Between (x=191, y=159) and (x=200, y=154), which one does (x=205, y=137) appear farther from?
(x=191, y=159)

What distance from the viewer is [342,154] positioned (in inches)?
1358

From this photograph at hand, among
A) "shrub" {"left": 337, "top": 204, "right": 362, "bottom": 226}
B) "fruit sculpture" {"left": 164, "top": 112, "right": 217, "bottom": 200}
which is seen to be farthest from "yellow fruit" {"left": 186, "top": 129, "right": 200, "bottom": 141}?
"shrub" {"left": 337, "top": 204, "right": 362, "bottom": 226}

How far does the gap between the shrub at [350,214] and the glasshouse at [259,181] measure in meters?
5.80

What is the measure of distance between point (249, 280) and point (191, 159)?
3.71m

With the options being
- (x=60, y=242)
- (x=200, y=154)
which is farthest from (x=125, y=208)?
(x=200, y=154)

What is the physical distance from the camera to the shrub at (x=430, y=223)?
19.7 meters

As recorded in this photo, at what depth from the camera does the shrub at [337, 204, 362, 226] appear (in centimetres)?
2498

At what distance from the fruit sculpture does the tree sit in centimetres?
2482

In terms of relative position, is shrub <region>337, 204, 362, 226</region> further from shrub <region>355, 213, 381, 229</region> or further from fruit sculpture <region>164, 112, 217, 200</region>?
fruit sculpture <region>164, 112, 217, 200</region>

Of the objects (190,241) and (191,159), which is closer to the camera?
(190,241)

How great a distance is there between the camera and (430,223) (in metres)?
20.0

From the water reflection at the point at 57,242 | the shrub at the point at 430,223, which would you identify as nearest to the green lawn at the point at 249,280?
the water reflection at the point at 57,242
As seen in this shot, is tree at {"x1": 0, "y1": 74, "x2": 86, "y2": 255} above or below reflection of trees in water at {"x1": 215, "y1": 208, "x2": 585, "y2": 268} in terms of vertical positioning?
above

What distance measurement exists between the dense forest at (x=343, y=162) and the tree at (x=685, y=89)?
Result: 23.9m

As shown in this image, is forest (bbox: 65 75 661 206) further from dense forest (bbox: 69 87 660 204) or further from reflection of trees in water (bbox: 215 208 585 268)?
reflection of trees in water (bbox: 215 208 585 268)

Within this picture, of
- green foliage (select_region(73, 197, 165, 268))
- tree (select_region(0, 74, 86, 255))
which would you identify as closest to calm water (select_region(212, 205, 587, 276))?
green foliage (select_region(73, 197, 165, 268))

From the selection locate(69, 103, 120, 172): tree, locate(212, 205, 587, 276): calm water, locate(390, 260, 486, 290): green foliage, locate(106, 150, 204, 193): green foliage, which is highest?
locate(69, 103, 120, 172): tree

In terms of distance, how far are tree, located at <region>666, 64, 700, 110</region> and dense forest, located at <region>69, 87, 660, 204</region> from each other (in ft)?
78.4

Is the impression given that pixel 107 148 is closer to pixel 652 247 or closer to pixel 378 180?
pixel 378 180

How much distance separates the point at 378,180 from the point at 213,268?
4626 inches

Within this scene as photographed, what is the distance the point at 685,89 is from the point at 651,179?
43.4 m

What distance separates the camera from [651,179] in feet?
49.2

:::

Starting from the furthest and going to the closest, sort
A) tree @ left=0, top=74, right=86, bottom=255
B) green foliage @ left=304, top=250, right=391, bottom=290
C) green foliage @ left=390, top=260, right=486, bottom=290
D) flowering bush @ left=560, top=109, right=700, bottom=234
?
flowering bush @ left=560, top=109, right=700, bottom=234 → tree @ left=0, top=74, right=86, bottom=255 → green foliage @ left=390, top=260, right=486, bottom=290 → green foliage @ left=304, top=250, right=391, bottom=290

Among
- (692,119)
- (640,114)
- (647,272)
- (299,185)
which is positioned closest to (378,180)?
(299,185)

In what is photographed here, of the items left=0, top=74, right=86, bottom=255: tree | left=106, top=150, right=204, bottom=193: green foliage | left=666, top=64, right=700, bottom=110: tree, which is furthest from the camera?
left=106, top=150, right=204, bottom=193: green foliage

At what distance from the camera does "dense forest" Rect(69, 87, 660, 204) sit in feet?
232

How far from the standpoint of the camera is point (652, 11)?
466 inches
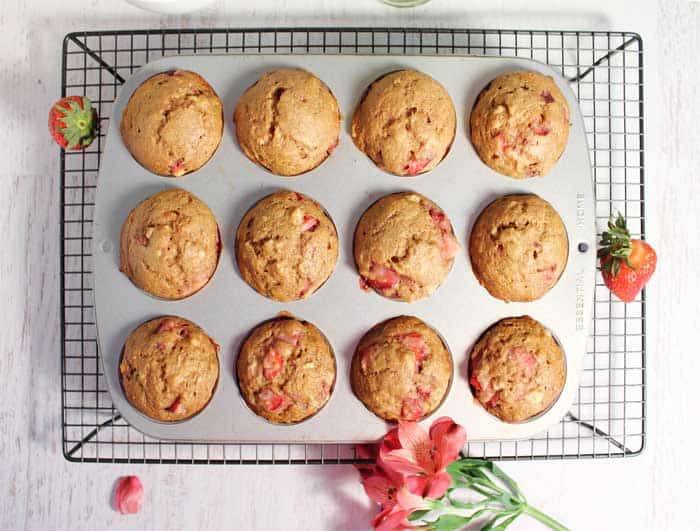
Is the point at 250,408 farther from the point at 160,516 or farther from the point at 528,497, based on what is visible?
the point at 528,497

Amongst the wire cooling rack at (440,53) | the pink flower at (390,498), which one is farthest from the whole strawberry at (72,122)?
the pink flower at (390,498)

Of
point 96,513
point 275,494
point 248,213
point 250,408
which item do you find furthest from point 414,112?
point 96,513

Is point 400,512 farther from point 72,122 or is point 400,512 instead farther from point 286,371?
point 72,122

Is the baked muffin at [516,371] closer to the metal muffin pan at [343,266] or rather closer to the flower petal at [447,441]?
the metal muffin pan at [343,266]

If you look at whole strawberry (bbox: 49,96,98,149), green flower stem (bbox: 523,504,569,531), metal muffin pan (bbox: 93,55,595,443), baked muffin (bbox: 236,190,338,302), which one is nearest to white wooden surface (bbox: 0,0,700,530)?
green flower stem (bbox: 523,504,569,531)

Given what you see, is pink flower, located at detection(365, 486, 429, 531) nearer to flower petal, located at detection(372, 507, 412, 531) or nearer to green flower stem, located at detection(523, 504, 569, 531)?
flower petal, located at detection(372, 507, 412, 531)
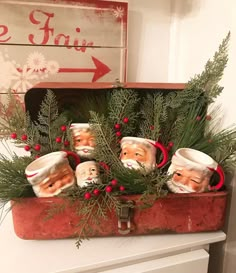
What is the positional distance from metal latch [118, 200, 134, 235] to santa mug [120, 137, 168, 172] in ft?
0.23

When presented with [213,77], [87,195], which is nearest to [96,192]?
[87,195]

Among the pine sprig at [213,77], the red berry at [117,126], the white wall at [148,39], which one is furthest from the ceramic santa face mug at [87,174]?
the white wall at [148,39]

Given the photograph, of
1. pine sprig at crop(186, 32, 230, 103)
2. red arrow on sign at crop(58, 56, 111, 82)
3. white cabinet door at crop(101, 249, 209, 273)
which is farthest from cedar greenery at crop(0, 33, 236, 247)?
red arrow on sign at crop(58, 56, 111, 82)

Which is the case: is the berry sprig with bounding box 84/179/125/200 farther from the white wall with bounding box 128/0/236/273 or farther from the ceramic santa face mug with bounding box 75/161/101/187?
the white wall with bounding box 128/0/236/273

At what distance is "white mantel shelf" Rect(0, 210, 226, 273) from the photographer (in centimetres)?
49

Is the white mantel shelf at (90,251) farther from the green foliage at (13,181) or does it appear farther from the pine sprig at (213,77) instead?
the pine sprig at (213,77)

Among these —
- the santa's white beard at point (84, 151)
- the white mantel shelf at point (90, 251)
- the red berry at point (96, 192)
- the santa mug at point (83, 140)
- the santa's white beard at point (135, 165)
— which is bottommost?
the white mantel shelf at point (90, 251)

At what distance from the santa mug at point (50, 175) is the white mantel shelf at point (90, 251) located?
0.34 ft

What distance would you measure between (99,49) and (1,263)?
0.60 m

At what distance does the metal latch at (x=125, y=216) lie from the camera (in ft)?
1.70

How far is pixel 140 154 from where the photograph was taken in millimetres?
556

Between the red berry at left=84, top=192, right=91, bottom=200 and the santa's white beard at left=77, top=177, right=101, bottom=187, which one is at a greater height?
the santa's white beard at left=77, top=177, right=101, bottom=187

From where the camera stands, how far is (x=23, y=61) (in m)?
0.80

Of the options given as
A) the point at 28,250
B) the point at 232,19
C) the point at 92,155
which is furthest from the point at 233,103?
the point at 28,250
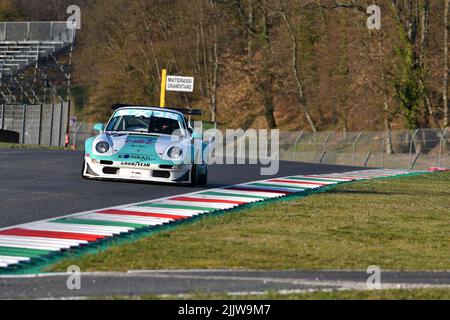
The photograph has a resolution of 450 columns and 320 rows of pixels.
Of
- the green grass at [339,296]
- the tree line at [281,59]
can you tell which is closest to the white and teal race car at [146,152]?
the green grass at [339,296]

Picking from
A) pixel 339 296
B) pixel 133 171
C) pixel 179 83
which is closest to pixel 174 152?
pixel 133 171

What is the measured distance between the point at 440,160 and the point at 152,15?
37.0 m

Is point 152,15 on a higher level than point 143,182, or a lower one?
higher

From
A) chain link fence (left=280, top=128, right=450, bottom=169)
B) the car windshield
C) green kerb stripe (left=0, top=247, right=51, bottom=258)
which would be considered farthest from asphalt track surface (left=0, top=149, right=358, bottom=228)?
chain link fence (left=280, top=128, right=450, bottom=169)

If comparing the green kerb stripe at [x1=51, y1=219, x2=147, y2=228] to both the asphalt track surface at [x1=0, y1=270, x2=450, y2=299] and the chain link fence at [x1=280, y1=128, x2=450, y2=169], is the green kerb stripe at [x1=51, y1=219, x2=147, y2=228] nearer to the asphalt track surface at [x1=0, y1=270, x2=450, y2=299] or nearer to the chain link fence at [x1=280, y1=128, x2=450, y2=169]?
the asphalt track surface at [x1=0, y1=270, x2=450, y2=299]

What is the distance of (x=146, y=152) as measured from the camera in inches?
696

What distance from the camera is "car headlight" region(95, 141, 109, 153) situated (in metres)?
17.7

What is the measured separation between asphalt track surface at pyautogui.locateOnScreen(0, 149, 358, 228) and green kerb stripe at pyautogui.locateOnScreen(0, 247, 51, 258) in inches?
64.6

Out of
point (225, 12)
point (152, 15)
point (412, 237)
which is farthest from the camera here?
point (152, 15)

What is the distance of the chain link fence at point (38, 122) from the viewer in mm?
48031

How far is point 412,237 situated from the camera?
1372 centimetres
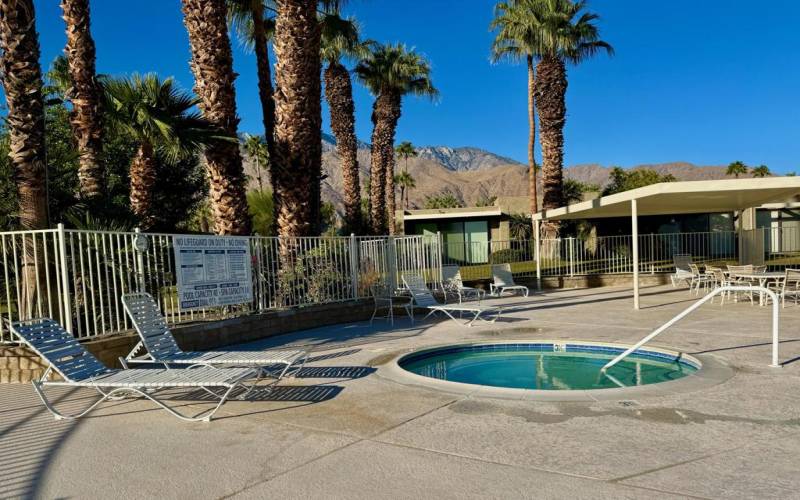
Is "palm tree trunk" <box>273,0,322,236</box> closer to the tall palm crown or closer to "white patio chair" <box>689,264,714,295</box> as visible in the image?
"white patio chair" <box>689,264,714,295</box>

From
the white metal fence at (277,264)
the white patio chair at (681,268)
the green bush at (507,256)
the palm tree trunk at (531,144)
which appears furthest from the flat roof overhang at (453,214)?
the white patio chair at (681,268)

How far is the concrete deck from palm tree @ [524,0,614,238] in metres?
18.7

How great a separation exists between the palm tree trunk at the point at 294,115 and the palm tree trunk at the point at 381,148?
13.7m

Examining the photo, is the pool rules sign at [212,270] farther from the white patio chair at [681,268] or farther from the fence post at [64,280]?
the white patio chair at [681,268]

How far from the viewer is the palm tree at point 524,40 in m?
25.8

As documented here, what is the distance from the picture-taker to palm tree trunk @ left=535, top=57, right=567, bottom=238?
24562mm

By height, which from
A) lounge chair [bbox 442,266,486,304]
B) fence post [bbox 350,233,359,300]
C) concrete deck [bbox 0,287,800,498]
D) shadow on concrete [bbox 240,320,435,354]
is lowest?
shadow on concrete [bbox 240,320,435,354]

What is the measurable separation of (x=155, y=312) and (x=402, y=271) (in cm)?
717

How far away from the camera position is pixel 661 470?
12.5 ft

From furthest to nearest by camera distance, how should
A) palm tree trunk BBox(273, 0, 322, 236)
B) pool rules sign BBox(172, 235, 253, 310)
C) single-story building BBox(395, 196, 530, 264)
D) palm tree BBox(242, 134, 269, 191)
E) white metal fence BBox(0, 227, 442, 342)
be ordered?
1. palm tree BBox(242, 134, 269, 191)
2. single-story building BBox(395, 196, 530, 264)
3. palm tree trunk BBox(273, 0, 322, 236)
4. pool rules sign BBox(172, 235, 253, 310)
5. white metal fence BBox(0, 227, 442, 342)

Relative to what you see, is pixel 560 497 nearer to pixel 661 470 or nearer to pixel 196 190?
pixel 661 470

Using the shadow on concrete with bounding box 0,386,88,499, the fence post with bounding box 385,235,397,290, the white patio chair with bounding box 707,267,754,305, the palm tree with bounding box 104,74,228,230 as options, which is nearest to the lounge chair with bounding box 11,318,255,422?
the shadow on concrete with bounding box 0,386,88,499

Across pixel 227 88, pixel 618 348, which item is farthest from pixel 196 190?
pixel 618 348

:::

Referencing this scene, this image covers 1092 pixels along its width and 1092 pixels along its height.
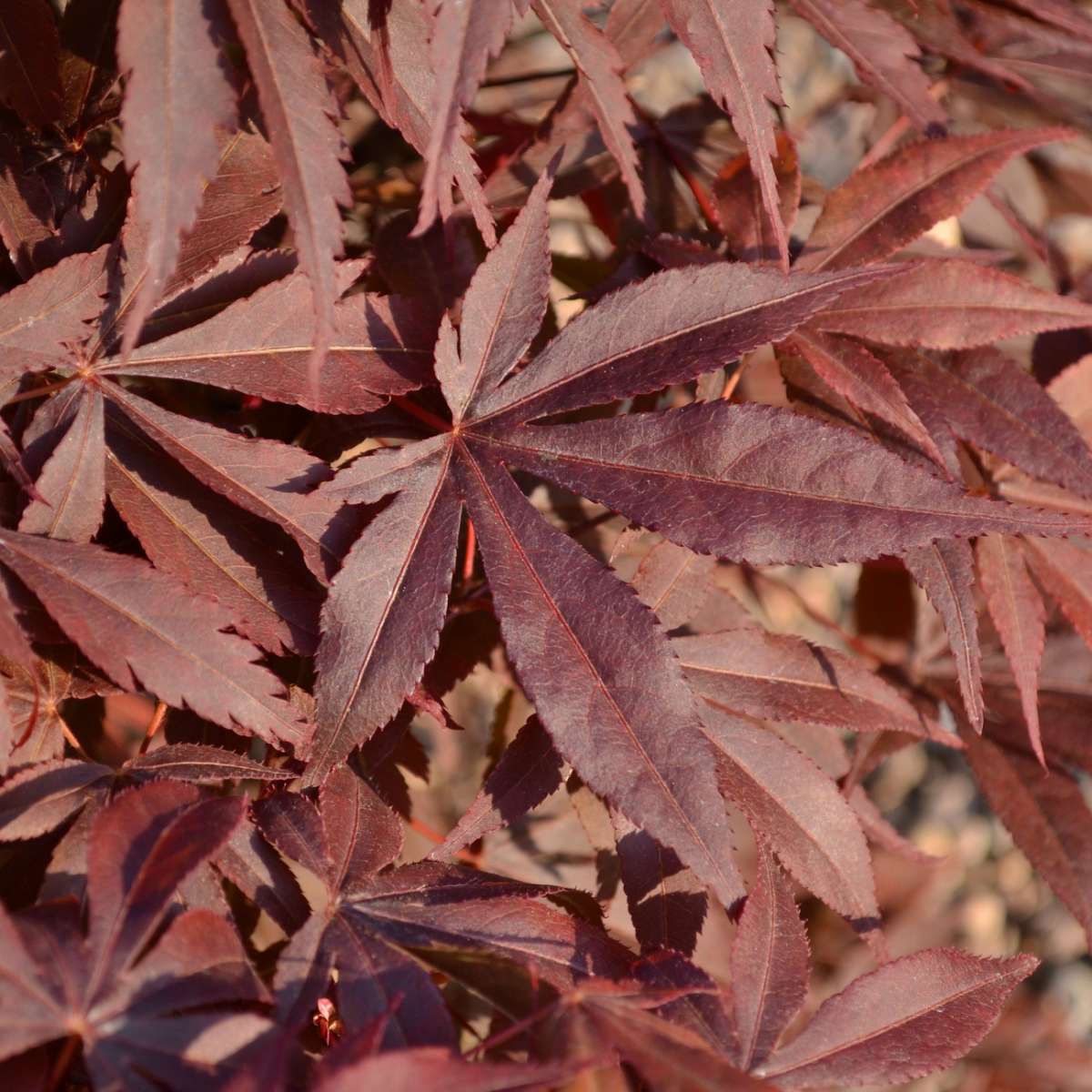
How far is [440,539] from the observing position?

:::

Problem requirements: Collect and copy out every line of the data above that contains the word "dense", matching case exactly.

Result of the task:
What distance measurement exists between the dense forest at (x=343, y=162) and the tree at (x=685, y=89)?
As shown in this image, is forest (bbox: 65 75 661 206) further from dense forest (bbox: 69 87 660 204) or further from reflection of trees in water (bbox: 215 208 585 268)?
In terms of distance, how far are tree, located at <region>666, 64, 700, 110</region> and dense forest, located at <region>69, 87, 660, 204</region> from each other (in ft)?
At what distance from the camera does "dense forest" Rect(69, 87, 660, 204) sit in feet?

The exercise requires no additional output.